(Extracted items)

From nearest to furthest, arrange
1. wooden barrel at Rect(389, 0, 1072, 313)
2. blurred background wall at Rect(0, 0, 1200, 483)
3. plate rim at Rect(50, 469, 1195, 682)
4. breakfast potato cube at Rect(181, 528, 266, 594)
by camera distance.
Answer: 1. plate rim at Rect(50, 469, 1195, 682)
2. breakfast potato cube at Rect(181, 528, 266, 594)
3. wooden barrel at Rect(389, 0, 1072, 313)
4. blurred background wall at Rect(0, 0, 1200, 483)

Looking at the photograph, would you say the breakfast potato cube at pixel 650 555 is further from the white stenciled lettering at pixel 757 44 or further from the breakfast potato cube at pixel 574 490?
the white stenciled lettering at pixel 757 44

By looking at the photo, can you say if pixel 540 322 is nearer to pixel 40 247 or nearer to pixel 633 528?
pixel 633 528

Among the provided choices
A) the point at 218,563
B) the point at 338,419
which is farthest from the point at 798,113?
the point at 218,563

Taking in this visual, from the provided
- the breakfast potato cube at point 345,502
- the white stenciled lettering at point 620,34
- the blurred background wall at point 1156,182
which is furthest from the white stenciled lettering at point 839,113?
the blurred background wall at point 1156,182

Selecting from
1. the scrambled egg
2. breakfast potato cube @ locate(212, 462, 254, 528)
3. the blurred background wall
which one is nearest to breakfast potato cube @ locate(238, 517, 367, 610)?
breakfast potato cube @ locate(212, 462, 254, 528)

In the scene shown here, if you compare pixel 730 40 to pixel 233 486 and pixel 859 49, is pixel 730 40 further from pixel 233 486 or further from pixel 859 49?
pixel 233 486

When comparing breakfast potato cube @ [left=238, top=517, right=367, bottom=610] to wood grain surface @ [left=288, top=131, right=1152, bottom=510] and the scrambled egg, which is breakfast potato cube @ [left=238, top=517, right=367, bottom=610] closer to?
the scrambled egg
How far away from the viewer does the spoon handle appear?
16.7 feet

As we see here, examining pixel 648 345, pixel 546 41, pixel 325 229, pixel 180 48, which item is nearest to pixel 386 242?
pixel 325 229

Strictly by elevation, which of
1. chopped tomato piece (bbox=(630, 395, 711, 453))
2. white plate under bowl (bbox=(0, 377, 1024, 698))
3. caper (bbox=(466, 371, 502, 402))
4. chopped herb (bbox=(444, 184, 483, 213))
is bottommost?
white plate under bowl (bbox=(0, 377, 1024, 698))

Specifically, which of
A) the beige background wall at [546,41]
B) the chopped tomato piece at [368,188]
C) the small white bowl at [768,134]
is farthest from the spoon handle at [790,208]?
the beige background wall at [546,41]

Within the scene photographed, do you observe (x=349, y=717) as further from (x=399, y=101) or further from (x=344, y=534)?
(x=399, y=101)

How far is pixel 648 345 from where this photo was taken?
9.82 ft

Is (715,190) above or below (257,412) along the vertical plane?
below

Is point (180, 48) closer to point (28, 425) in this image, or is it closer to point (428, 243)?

**Aim of the task**.
Reproduce the lines of the items word for word, beginning with the very first line and ending with the line that contains "4. blurred background".

**Task solution**.
From nearest to furthest, arrange
1. wooden barrel at Rect(389, 0, 1072, 313)
2. blurred background wall at Rect(0, 0, 1200, 483)
3. plate rim at Rect(50, 469, 1195, 682)
4. breakfast potato cube at Rect(181, 528, 266, 594)
by camera distance.
Answer: 1. plate rim at Rect(50, 469, 1195, 682)
2. breakfast potato cube at Rect(181, 528, 266, 594)
3. wooden barrel at Rect(389, 0, 1072, 313)
4. blurred background wall at Rect(0, 0, 1200, 483)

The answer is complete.